Placas demarcam, registram e musealizam os cenários urbanos que fazem parte da trajetória do Clube da Esquina e trazem para debate as experiências museológicas que ampliam o campo de atuação dos museus, seja na cidade ou em meios virtuais. As transformações ocorridas na noção de museu a partir da década de 70 apontam para ideias de Museus Território e para uma relação mais intensa de proximidade entre museus e a comunidade. 

O primeiro campo, de caráter experimental, aconteceu no dia 20 de maio, uma terça-feira, no Edifício Levy. A metodologia dos outros campos foi adaptada para o “Pano Preto” com um roteiro pré-estabelecido - após a colocação do pano ficávamos em observação em torno de 40-60 minutos tomando nota das reações dos citadinos. Após o período em observação nos aproximávamos das placas na tentativa de abordar quem demonstrasse algum interesse/curiosidade e estivesse disposto a conversar – neste momento, em alguns casos, poderíamos recorrer ao material de campo (pasta com trechos de músicas+fotos e o gravador de áudio). 

O roteiro de perguntas era baseado nas impressões que os citadinos tiveram ao ver o pano cobrindo a placa; se sabiam da existência da mesma; porém com o tempo acabamos por incorporar as perguntas que norteavam os outros campos.

Uma curiosidade que constatamos neste trabalho de campo é que a placa do Edifício Levy é um tanto alta. No campo anterior (dia 15 de maio de 2014), observamos que este poderia ser um fator que dificultasse a visão das pessoas, pois a mesma se encontra muito acima da altura dos olhos, sendo assim, mais um fator que contribui para que não seja notada. (foto 1). 

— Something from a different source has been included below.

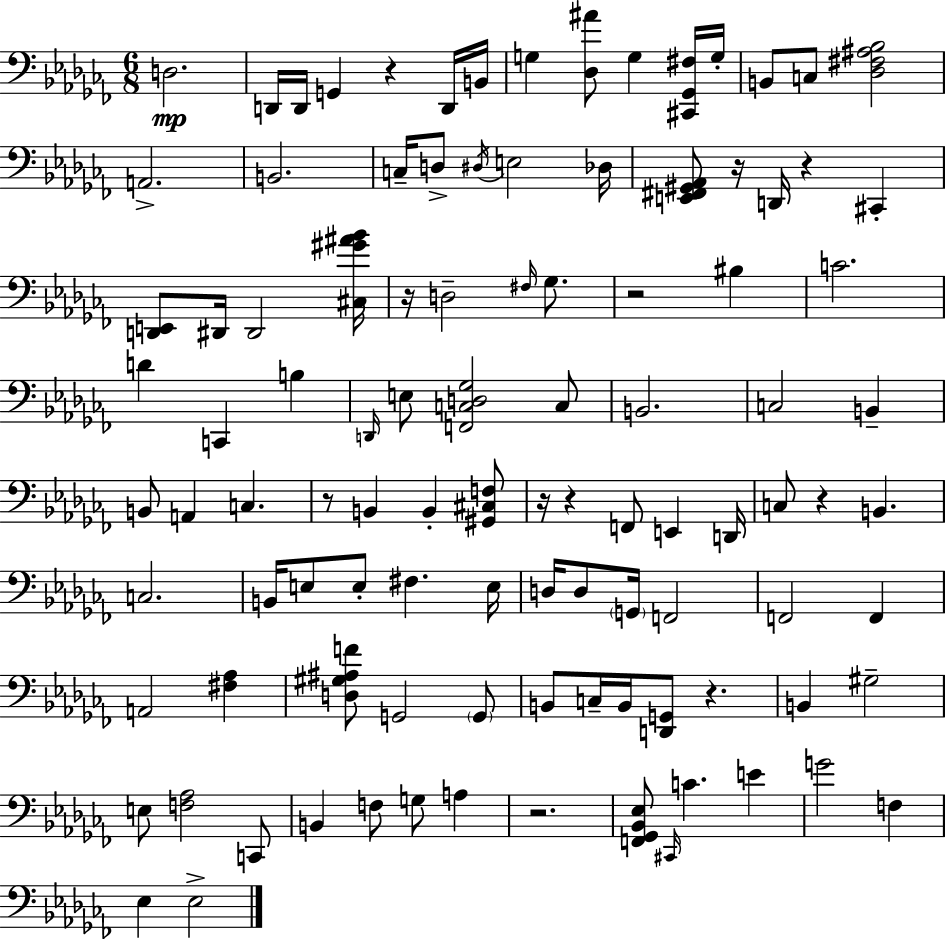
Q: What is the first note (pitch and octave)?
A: D3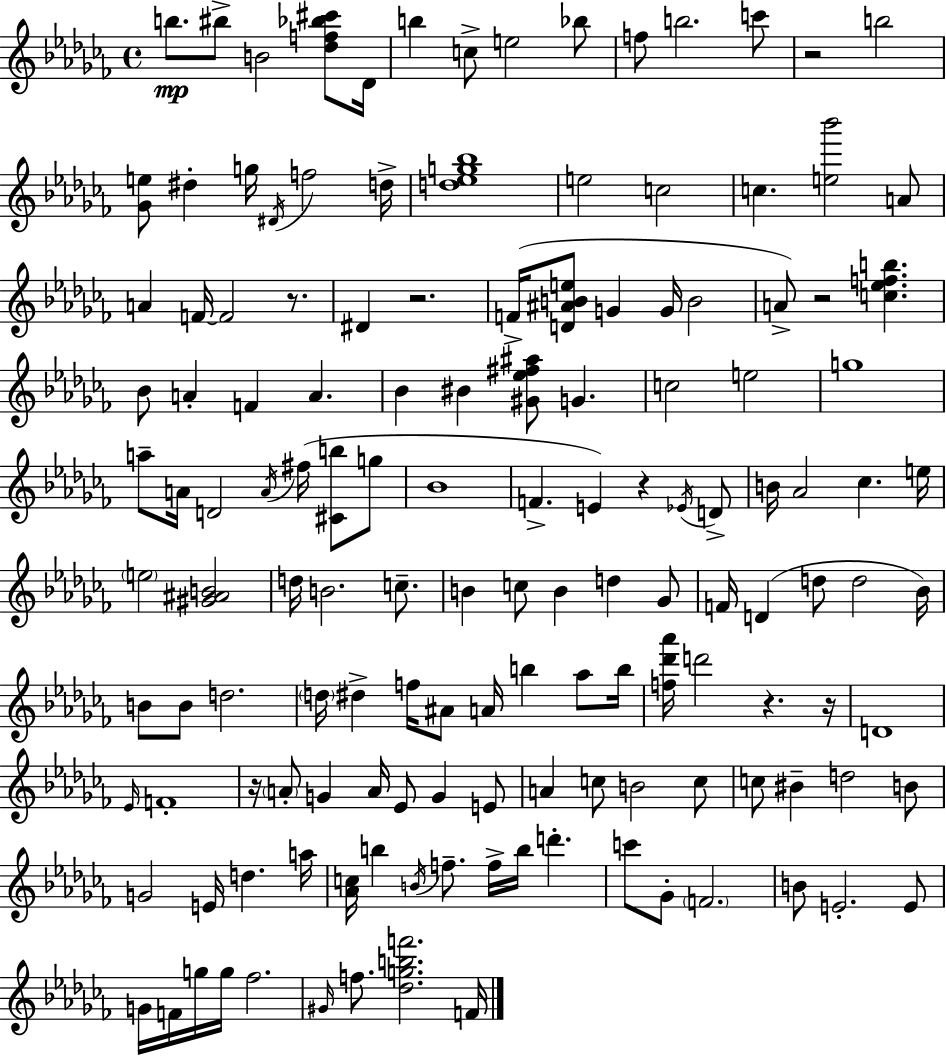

É importante lembrar que enfrentamos algumas dificuldades que quase não nos permitiram concluir a atividade. No edifício Maletta a equipe se dirigiu à administração para informar-lhes sobre nossa proposta, a fim de evitar uma situação como a ocorrida no Levy em que certo dia uma moradora retirou o pano de forma brusca, pensando que teria algo haver com as manifestações da Copa do Mundo 2014. 

Naquele local houve também interferências dos zeladores do prédio, já que não conseguimos (apesar de inúmeras tentativas) contato previamente com o síndico ou outro responsável. Fizemos uma quantidade considerável destes campos, intercalando os horários e dias da semana, com intuito de abarcar a maior variedade de citadinos, tanto no centro (nos edifícios Levy e Maletta) quanto na esquina no bairro Santa Tereza. 

Consideramos que foi uma experiência interessante que contribuiu para a constatação do caráter ordinário das placas. Os passantes em geral não têm familiaridade com a placa, principalmente nos edifícios Levy e Maletta. 

É interessante observar a reação das pessoas que estão mais próximas às placas, como vizinhos, moradores dos edifícios e funcionários do comércio ao redor, que geralmente são os que percebem nossa presença em campo. É relevante refletir sobre essas observações uma vez que elas apontam para construções de sentido diversas, tanto para a esquina quanto para o bairro de Santa Tereza, considerando a noção de museu, de cultura e de história. 

É pela significação dada à esquina do Clube que podemos intuir que a valorização do patrimônio urbano via musealização pode evidenciar os significados construídos pela sociedade para os museus. 

Nesse sentido é importante tentar apreender o que os citadinos almejam ao ver uma placa em uma esquina com a inscrição “Museu Clube da Esquina”. O que esperam encontrar e o que compreendem sobre museu? Ainda em constante transformação, estas ideias gradativamente começam a ser implantadas em diferentes museus do Brasil. O significado da esquina do Clube poderá sofrer outras transformações com a implantação da sede física do Museu Clube da Esquina. Conectada a lugares específicos da cidade, poderá intensificar as relações entre a história do Clube, a cidade de Belo Horizonte e seus habitantes, contribuindo para a ampliação dos significados construídos para os museus e para as suas possibilidades de atuação no espaço urbano.